Homeric Hymn to Demeter 261

As I note in the Homeric Hymn to Demeter 259-267, the goddess Demeter foretells the tīmē aphthitos, ‘unwilting honor’ (verses 261, 263), of a seasonally-recurring athletic event that the hero Dēmophōn will receive as a compensation for his death (verses 265-267). Similarly in the Iliad, the goddess Thetis foretells the kleos aphthiton, ‘unwilting glory’ (9.413), that the hero Achilles will receive as a compensation for his own death:

|410 My mother Thetis, goddess with silver steps, tells me that |411 I carry the burden of two different fated ways [kēres] leading to the final moment [telos] of death. |412 If I stay here and fight at the walls of the city of the Trojans, |413 then my safe homecoming [nostos] will be destroyed for me, but I will have a glory [kleos] that is unwilting [aphthiton]. |414 Whereas if I go back home, returning to the dear land of my forefathers, |415 then it is my glory [kleos], genuine [esthlon] as it is, that will be destroyed for me, but my life force [aiōn] will then |416 last me a long time, and the final moment [telos] of death will not be swift in catching up with me.

Iliad 9.410-416

The parallelisms in the wording that we see in these two passages highlight the parallelisms between Dēmophōn and Achilles as heroes who are linked with festivals.
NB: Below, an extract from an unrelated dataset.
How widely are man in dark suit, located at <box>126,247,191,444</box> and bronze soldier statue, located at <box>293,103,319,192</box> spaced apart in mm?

Just as the tīmē, ‘honor’, of the hero Dēmophōn takes the form of a seasonally recurring athletic event that is aphthitos, ‘unwilting’ (Hymn to Demeter 261, 263), because it will last forever, eternally recycled at the festival of the Eleusinian Games, so also the kleos, ‘glory’, of the hero Achilles takes the form of a seasonally recurring poetic event that is aphthiton, ‘unwilting’ (Iliad 9.413), because it too will last forever, eternally recycled in the context of a festival like the Panathenaia.